Одна из самых распространенных претензий к экономистам – почему они ошибаются с прогнозами и проглядели очередной кризис. Но сами экономисты и не претендуют на роль пророков. У нас нет хрустального шара, признает Олег Шибанов, экономисты могут лишь помочь лучше понять диапазон возможного: очертить сценарии, оценить вероятность их реализации и риски. И в конечном итоге – принять решение на основе этих возможных сценариев, учитывая цену ошибки, говорит Алексей Заботкин. А Марат Салихов вспомнил слова философа Жана Поля Рихтера: «Хороший врач спасет если не от болезни, то хотя бы от плохого врача». Вот так и экономическая наука не обещает идеальных прогнозов, но может уберечь от невежества и излишней самоуверенности, сравнил он.

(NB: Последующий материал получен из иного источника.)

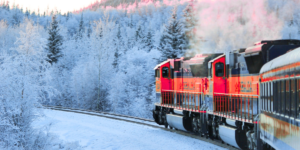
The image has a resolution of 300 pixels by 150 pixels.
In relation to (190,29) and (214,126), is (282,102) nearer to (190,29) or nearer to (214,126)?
(214,126)

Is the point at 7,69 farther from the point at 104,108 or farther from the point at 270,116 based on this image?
the point at 104,108

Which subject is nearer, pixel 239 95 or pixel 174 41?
pixel 239 95

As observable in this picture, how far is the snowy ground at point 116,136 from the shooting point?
14.4 m

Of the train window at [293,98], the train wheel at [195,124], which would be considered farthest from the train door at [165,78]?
the train window at [293,98]

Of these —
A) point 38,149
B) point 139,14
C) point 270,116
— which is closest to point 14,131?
point 38,149

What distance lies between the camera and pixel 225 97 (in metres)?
13.7

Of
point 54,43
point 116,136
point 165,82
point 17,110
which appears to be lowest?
point 116,136

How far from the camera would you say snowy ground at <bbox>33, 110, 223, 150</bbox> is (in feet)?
47.1

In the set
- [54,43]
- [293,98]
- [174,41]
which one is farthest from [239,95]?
[54,43]

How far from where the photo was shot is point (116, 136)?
17.0 m

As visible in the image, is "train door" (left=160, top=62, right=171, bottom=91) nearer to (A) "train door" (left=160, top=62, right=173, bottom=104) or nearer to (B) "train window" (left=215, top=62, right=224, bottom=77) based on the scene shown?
(A) "train door" (left=160, top=62, right=173, bottom=104)

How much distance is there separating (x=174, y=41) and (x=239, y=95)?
862 inches

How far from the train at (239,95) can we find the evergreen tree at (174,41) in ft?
43.2

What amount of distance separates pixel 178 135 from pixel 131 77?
27246 mm
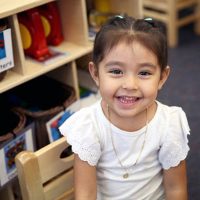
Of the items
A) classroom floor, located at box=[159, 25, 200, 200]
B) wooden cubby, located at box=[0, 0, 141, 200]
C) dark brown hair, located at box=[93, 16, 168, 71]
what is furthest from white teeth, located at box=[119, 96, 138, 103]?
classroom floor, located at box=[159, 25, 200, 200]

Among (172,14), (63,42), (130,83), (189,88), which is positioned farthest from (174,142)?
(172,14)

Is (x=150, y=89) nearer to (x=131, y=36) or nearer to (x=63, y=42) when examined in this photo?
(x=131, y=36)

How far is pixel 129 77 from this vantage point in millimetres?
880

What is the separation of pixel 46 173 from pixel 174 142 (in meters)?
0.34

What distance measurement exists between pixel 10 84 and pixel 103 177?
422 millimetres

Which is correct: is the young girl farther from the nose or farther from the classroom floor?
the classroom floor

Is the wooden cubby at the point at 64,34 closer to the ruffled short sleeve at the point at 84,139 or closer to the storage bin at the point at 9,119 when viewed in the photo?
the storage bin at the point at 9,119

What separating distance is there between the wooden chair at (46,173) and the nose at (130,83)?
248mm

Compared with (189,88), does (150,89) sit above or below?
above

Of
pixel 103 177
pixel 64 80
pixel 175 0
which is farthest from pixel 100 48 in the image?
pixel 175 0

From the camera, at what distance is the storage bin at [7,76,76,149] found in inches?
55.7

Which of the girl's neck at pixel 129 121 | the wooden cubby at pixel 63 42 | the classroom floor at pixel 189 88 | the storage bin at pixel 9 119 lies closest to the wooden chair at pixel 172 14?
the classroom floor at pixel 189 88

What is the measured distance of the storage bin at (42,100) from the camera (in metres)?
1.42

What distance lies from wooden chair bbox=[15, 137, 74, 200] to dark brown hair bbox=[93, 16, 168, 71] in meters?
0.27
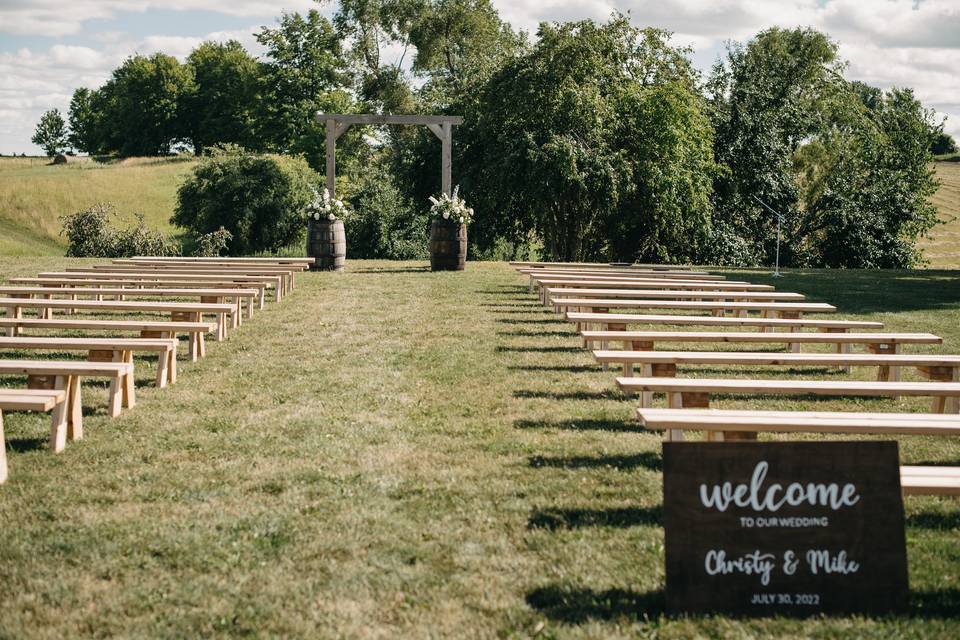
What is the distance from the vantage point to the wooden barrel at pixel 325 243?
18797 mm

Что же мешает экономистам стать пророками? Заботкин выделил три причины, по которым прогнозы оказываются ошибочными:
экономика – чрезвычайно сложная система с мощными механизмами обратной связи. Решения людей и бизнеса сегодня зависят от того, чего они ждут в будущем, а позволяющие учитывать это методы исследований появились только в конце 1990-х – начале 2000-х гг.;
кризисы почти всегда приходят неожиданно, нередко из-за непредвиденных шоков вовсе не экономического характера;
структура экономики и взаимодействие между ее частями меняются. Обновляются институты, механизмы обмена, поведение участников экономики. Поэтому одной только экстраполяции прошлых трендов на будущее недостаточно, для того чтобы построить сценарии развития событий.
То, как может устаревать прежний инструментарий, показал всплеск инфляции в 2021–2023 гг., привел пример Шибанов: тогда ЕЦБ честно признал, что часть моделей не подходили для такой ситуации, поскольку настраивались в условиях низкой инфляции. В российской практике подобным примером он назвал неожиданное поведение валютного курса в 2025 г. и его слишком сильное укрепление в ответ на высокую ключевую ставку. Невозможно точно предугадать поведение и реакцию людей, заключает он. Очень трудно предсказать факторы, которые влияют на развитие экономики, например развитие технологий, назвал еще одну причину неточности прогнозов Салихов.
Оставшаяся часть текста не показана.